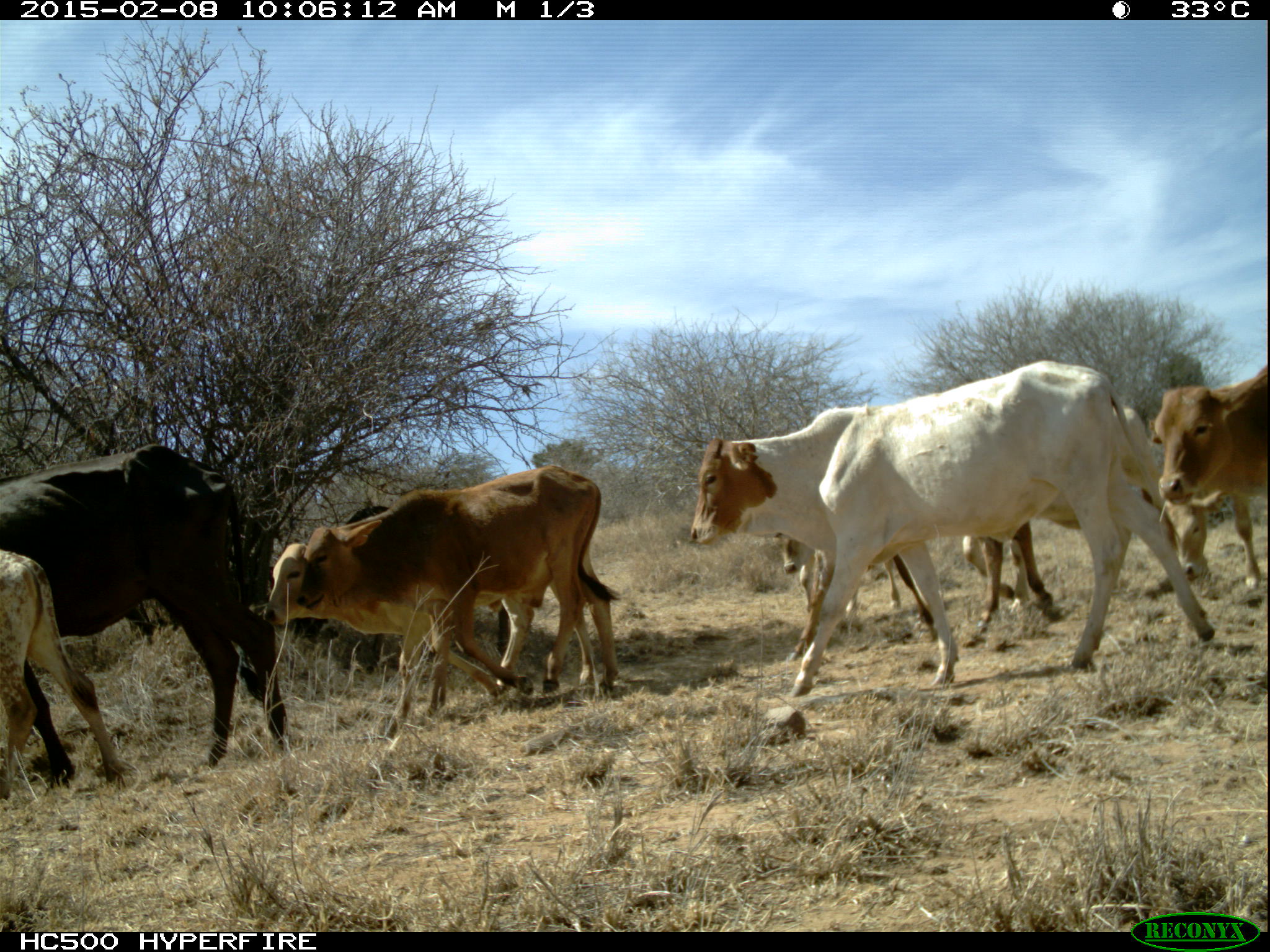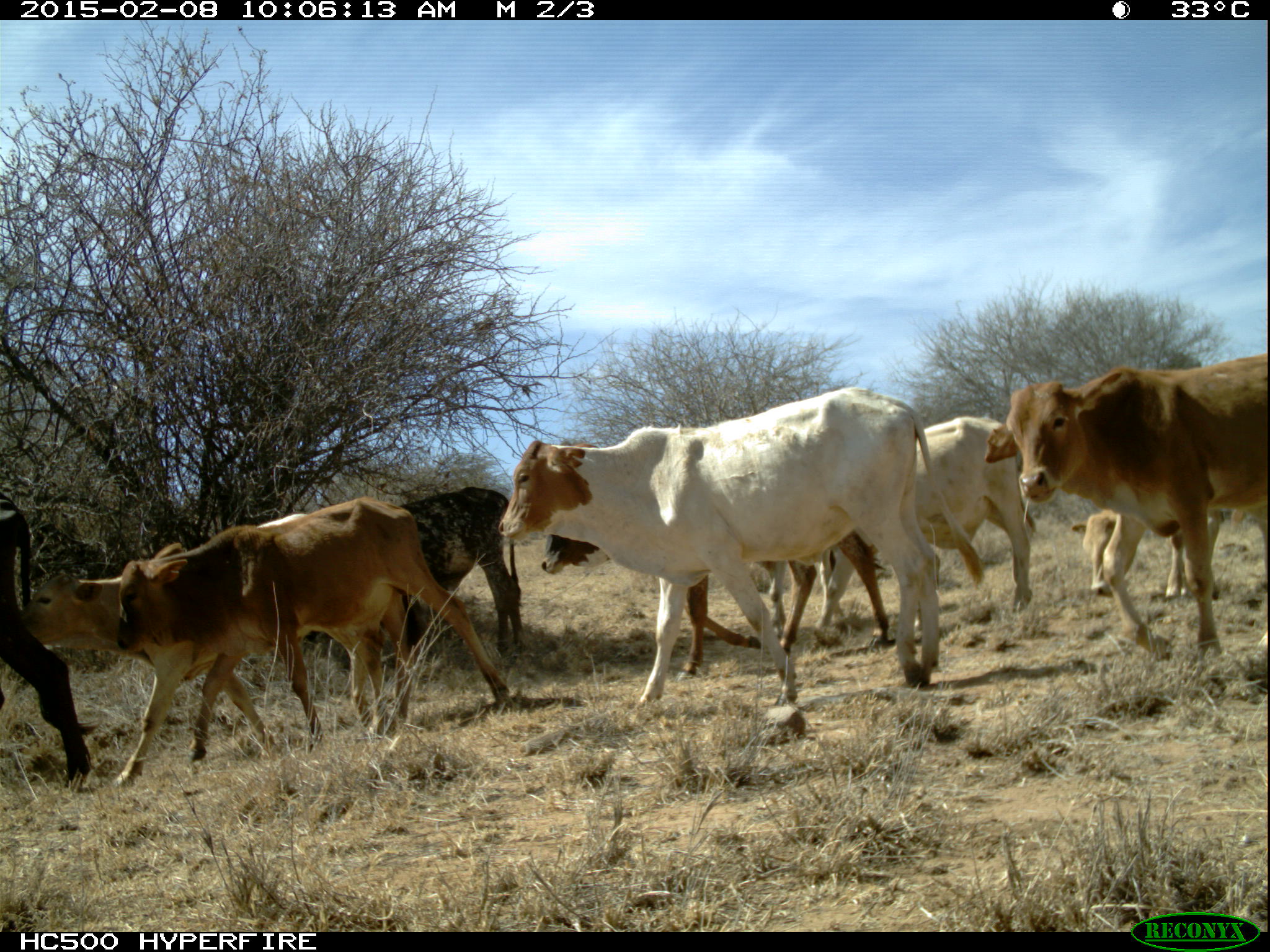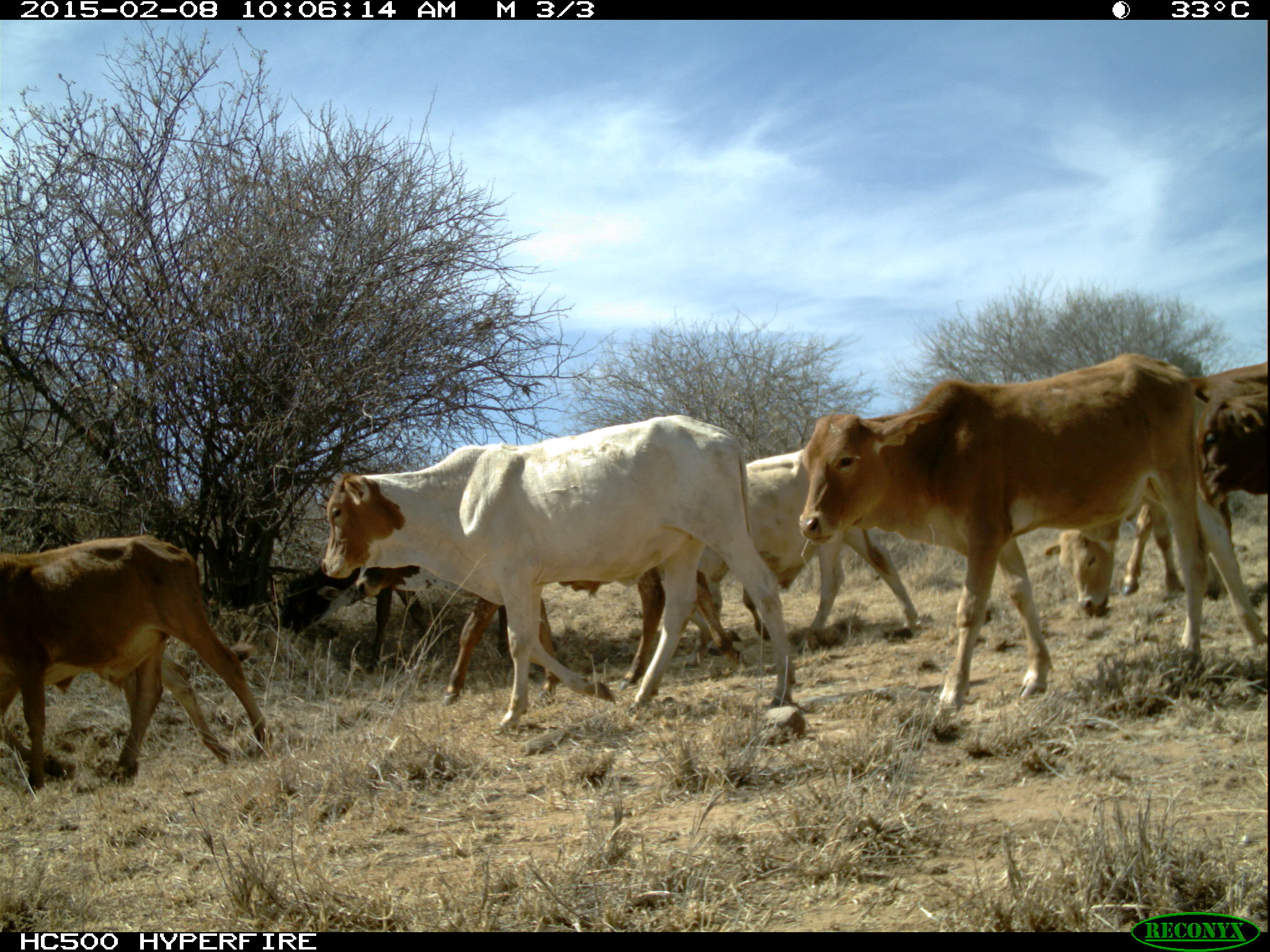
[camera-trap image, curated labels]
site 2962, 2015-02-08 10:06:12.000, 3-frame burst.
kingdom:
--
*What this task involves*:
Reproduce every line above as written, skipping pictures.

*Response box*:
[camera-trap image, curated labels]
site 2962, 2015-02-08 10:06:12.000, 3-frame burst.
kingdom:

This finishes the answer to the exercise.